▸ WRITTEN PROBLEM
Write out all the records again, substituting "decorated stone tower" for every "ornate stone tower" and leaving everything else as it is. Omit the pictures from your answer.

Spatial question entries
#####

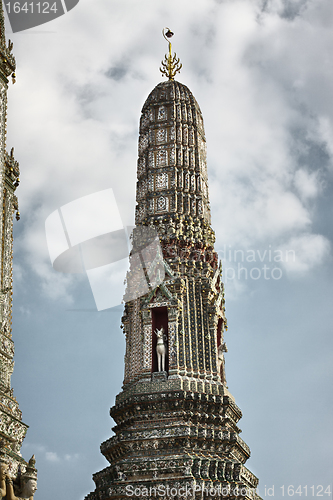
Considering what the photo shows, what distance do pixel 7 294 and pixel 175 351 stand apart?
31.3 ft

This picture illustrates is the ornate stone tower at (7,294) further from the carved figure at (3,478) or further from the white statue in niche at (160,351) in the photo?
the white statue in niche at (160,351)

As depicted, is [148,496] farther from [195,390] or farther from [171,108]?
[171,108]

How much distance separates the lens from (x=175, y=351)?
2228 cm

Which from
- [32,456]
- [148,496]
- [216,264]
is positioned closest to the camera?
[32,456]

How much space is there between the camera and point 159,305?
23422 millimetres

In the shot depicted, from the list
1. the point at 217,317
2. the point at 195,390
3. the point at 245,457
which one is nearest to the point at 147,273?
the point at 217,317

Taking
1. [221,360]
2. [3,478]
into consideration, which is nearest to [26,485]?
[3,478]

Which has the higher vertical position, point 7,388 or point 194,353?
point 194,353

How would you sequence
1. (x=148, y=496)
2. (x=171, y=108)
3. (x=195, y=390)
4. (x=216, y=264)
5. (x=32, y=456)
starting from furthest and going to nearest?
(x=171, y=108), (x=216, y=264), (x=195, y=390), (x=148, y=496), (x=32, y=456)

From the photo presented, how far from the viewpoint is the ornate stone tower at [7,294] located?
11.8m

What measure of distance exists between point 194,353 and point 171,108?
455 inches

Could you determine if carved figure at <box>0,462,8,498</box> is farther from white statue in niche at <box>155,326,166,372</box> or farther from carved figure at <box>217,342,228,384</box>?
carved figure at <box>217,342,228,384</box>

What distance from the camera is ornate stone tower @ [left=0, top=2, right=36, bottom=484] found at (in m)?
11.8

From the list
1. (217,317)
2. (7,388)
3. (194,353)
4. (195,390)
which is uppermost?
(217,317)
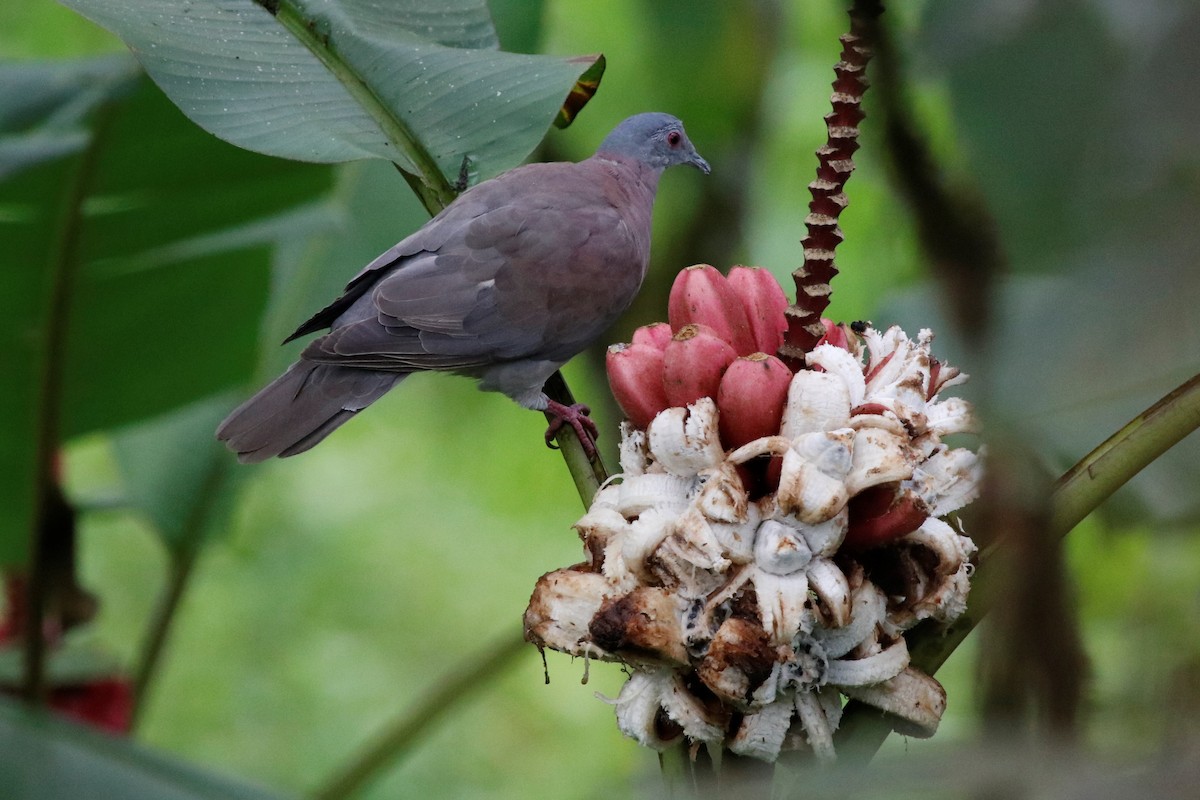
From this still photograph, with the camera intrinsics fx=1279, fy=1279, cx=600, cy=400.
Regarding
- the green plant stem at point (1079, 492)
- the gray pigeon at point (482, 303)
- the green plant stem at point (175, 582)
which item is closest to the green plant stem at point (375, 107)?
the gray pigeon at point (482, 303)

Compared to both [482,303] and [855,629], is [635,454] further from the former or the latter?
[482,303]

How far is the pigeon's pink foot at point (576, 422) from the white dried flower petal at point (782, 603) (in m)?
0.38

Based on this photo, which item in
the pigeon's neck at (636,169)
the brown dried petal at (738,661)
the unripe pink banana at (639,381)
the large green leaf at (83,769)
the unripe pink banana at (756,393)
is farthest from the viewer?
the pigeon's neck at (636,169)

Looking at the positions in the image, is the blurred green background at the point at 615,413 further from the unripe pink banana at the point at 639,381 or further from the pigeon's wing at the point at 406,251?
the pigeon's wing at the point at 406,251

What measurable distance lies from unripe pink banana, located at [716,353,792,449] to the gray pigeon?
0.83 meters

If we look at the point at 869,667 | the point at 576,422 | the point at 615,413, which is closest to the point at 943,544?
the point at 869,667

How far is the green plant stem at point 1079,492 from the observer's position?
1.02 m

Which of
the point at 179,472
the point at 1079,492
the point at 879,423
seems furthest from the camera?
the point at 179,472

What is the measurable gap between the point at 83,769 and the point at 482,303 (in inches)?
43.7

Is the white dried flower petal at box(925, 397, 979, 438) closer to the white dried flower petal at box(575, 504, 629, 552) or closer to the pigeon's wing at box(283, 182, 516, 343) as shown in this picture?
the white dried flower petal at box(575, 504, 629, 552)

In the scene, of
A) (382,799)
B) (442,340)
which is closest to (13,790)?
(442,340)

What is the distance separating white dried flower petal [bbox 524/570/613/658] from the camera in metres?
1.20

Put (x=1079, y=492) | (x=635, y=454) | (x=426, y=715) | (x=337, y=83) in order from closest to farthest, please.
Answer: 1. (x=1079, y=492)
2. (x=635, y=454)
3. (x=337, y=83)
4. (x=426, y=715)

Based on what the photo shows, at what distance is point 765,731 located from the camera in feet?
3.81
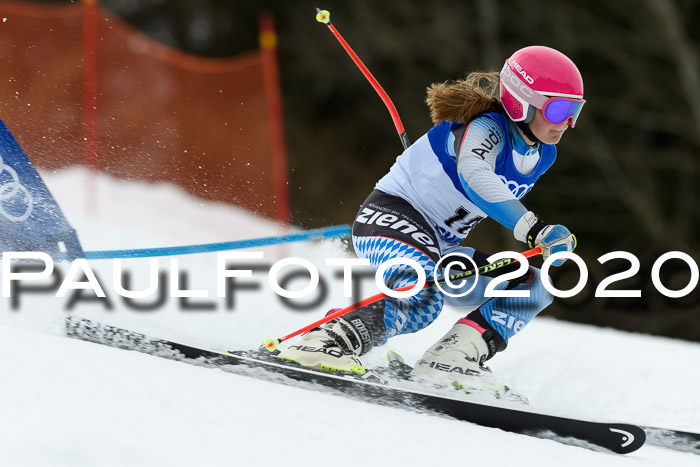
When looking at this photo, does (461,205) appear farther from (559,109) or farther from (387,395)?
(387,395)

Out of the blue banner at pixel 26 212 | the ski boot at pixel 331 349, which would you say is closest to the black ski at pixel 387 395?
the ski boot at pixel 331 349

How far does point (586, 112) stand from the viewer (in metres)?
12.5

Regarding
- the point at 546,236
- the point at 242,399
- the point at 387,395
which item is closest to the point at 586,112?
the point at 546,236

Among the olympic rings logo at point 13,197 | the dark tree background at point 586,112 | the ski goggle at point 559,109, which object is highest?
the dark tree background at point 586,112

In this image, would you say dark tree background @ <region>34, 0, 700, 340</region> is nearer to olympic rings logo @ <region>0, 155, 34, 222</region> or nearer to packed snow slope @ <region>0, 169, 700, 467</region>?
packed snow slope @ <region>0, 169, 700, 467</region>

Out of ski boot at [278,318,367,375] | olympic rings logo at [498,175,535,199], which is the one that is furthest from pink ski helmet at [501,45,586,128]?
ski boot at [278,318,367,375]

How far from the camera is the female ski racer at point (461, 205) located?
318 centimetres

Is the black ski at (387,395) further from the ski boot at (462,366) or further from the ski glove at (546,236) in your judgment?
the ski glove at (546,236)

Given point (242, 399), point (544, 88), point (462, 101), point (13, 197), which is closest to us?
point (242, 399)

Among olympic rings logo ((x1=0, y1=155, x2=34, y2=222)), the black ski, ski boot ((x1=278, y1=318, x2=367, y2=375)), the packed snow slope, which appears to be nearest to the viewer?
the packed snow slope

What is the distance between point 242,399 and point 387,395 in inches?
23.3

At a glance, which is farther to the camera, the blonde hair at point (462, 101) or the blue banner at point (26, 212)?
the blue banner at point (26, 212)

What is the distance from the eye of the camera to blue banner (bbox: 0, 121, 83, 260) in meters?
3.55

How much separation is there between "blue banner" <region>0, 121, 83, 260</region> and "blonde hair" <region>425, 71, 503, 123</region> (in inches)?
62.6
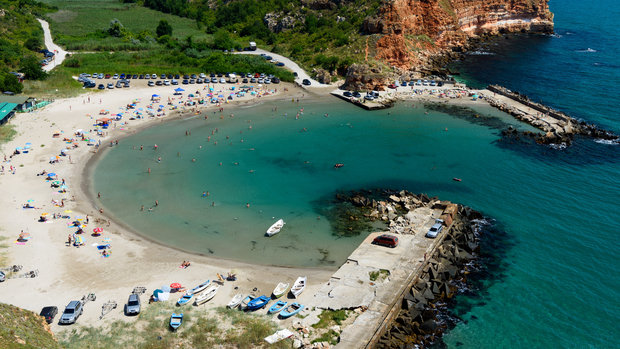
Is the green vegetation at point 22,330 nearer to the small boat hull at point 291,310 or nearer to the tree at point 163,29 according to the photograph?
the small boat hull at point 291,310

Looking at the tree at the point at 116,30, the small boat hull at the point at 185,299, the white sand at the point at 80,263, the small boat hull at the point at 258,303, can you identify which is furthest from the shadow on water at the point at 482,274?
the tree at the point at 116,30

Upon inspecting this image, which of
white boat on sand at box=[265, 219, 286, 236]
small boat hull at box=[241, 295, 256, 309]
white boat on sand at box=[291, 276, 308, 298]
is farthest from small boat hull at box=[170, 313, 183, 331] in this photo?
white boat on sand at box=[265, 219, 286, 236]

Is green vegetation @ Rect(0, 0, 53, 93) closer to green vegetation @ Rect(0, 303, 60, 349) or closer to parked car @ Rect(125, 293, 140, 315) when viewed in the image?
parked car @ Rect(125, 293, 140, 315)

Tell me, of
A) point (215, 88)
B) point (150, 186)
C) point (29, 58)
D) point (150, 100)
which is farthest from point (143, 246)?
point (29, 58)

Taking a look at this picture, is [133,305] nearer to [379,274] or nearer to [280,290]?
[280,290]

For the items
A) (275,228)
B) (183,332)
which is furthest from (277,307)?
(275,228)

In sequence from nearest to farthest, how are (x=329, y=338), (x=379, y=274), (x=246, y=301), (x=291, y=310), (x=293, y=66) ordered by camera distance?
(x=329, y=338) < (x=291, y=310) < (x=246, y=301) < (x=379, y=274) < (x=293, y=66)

#####

▸ TASK RESULT
Considering what the photo shows, what distance do pixel 7 294 and pixel 175 351 stand apart?
31.3 ft

This picture illustrates is the decorated stone tower at (7,294) further from the carved figure at (3,478) or further from the white statue in niche at (160,351) in the photo?
the white statue in niche at (160,351)

As depicted, is [148,496] farther from [195,390] or farther from [171,108]?
[171,108]

How much distance separates the lens from (x=175, y=351)?
2228 cm

Which from
- [32,456]
- [148,496]
- [216,264]
is positioned closest to the camera?
[32,456]

How much space is there between the camera and point 159,305?
23422 millimetres

In the shot depicted, from the list
1. the point at 217,317
2. the point at 195,390
3. the point at 245,457
which one is nearest to the point at 147,273?
the point at 217,317

Taking
1. [221,360]
2. [3,478]
into consideration, which is nearest to [26,485]?
[3,478]

Which has the higher vertical position, point 7,388 or point 194,353?
point 194,353

How would you sequence
1. (x=148, y=496)
2. (x=171, y=108)
3. (x=195, y=390)
4. (x=216, y=264)
5. (x=32, y=456)
starting from furthest and going to nearest?
(x=171, y=108), (x=216, y=264), (x=195, y=390), (x=148, y=496), (x=32, y=456)

From the photo presented, how far from the viewpoint is the decorated stone tower at [7,294] located?
11.8m

What measure of distance exists between point 194,353 and point 171,108?
455 inches

Could you determine if carved figure at <box>0,462,8,498</box> is farther from white statue in niche at <box>155,326,166,372</box> or farther from carved figure at <box>217,342,228,384</box>?
carved figure at <box>217,342,228,384</box>

What distance from the camera is decorated stone tower @ [left=0, top=2, right=36, bottom=484] found at (in m)?
11.8

From the list
1. (217,317)
2. (7,388)
3. (194,353)
4. (195,390)
which is uppermost?
(217,317)
From this still photograph, with the camera intrinsics fx=1279, fy=1279, cx=600, cy=400.
Regarding
- the green plant stem at point (1079, 492)
- the gray pigeon at point (482, 303)
- the green plant stem at point (175, 582)
which item is closest to the green plant stem at point (375, 107)?
the gray pigeon at point (482, 303)

Compared to both [482,303] and [855,629], is [635,454] further from the former or the latter?
[482,303]

How far is the pigeon's pink foot at point (576, 422) from the white dried flower petal at point (782, 603) (in m)?
0.38

Based on this photo, which item in
the pigeon's neck at (636,169)
the brown dried petal at (738,661)
the unripe pink banana at (639,381)
the large green leaf at (83,769)
the unripe pink banana at (756,393)
is farthest from the viewer?
the pigeon's neck at (636,169)

Looking at the positions in the image, is the blurred green background at the point at 615,413 further from the unripe pink banana at the point at 639,381 or further from the pigeon's wing at the point at 406,251?
the pigeon's wing at the point at 406,251

What measurable distance lies from unripe pink banana, located at [716,353,792,449] to the gray pigeon?
0.83 meters

If we look at the point at 869,667 | the point at 576,422 | the point at 615,413, which is closest to the point at 943,544?
the point at 869,667

How far is the green plant stem at point 1079,492 from the observer's position?
1.02 m

Which of
the point at 179,472
the point at 1079,492
the point at 879,423
seems furthest from the camera?
the point at 179,472

What is the measurable gap between the point at 83,769 and the point at 482,303 (in inches)?
43.7

Is the white dried flower petal at box(925, 397, 979, 438) closer to the white dried flower petal at box(575, 504, 629, 552) or closer to the pigeon's wing at box(283, 182, 516, 343) as shown in this picture?
the white dried flower petal at box(575, 504, 629, 552)

In the scene, of
A) (382,799)
B) (442,340)
which is closest to (13,790)?
(442,340)

What is the distance separating white dried flower petal [bbox 524/570/613/658] from the camera in metres?
1.20

Put (x=1079, y=492) | (x=635, y=454) | (x=426, y=715) | (x=337, y=83) in order from closest to farthest, please.
Answer: 1. (x=1079, y=492)
2. (x=635, y=454)
3. (x=337, y=83)
4. (x=426, y=715)

Based on what the photo shows, at what distance is point 765,731 located from the camera in feet?
3.81
When looking at this photo, does (461,205) appear farther from (559,109) or farther from (387,395)?
(387,395)

Out of the blue banner at pixel 26 212 | the ski boot at pixel 331 349, which would you say is closest to the black ski at pixel 387 395?
the ski boot at pixel 331 349

How far does point (586, 112) stand from the viewer (in metres)?
12.5

Regarding
- the point at 546,236
- the point at 242,399
- the point at 387,395
which item is closest to the point at 586,112?
the point at 546,236

Among the olympic rings logo at point 13,197 | the dark tree background at point 586,112 | the ski goggle at point 559,109, which object is highest?
the dark tree background at point 586,112

In this image, would you say dark tree background @ <region>34, 0, 700, 340</region> is nearer to olympic rings logo @ <region>0, 155, 34, 222</region> or nearer to packed snow slope @ <region>0, 169, 700, 467</region>?
packed snow slope @ <region>0, 169, 700, 467</region>

Out of ski boot at [278,318,367,375] | olympic rings logo at [498,175,535,199], which is the one that is furthest from pink ski helmet at [501,45,586,128]?
ski boot at [278,318,367,375]

How far from the camera is the female ski racer at point (461, 205) located?
318 centimetres

Is the black ski at (387,395) further from the ski boot at (462,366) or further from the ski glove at (546,236) in your judgment?
the ski glove at (546,236)

Given point (242, 399), point (544, 88), point (462, 101), point (13, 197), which is closest to us?
point (242, 399)

Among olympic rings logo ((x1=0, y1=155, x2=34, y2=222)), the black ski, ski boot ((x1=278, y1=318, x2=367, y2=375)), the packed snow slope, which appears to be nearest to the viewer?
the packed snow slope

What is the distance between point 242,399 and point 387,395 in inches?
23.3

At a glance, which is farther to the camera, the blonde hair at point (462, 101) or the blue banner at point (26, 212)?
the blue banner at point (26, 212)

What is the distance from the eye of the camera to blue banner (bbox: 0, 121, 83, 260) in meters?
3.55

How much separation is there between "blue banner" <region>0, 121, 83, 260</region> and "blonde hair" <region>425, 71, 503, 123</region> (in inches)?
62.6
Is the green vegetation at point 22,330 nearer to the small boat hull at point 291,310 or nearer to the tree at point 163,29 according to the photograph?
the small boat hull at point 291,310

Looking at the tree at the point at 116,30, the small boat hull at the point at 185,299, the white sand at the point at 80,263, the small boat hull at the point at 258,303, can you identify which is furthest from the shadow on water at the point at 482,274?
the tree at the point at 116,30

Upon inspecting this image, which of
white boat on sand at box=[265, 219, 286, 236]
small boat hull at box=[241, 295, 256, 309]
white boat on sand at box=[291, 276, 308, 298]
is farthest from small boat hull at box=[170, 313, 183, 331] in this photo?
white boat on sand at box=[265, 219, 286, 236]

Is green vegetation @ Rect(0, 0, 53, 93) closer to green vegetation @ Rect(0, 303, 60, 349) or closer to parked car @ Rect(125, 293, 140, 315) when viewed in the image?
parked car @ Rect(125, 293, 140, 315)

Tell me, of
A) point (215, 88)
B) point (150, 186)
C) point (29, 58)
D) point (150, 100)
which is farthest from point (143, 246)?
point (29, 58)

Taking a look at this picture, is [133,305] nearer to [379,274] or nearer to [280,290]?
[280,290]

For the items
A) (275,228)
B) (183,332)
which is furthest from (277,307)?
(275,228)

In sequence from nearest to farthest, how are (x=329, y=338), (x=379, y=274), (x=246, y=301), (x=291, y=310), (x=293, y=66) ordered by camera distance?
(x=329, y=338) < (x=291, y=310) < (x=246, y=301) < (x=379, y=274) < (x=293, y=66)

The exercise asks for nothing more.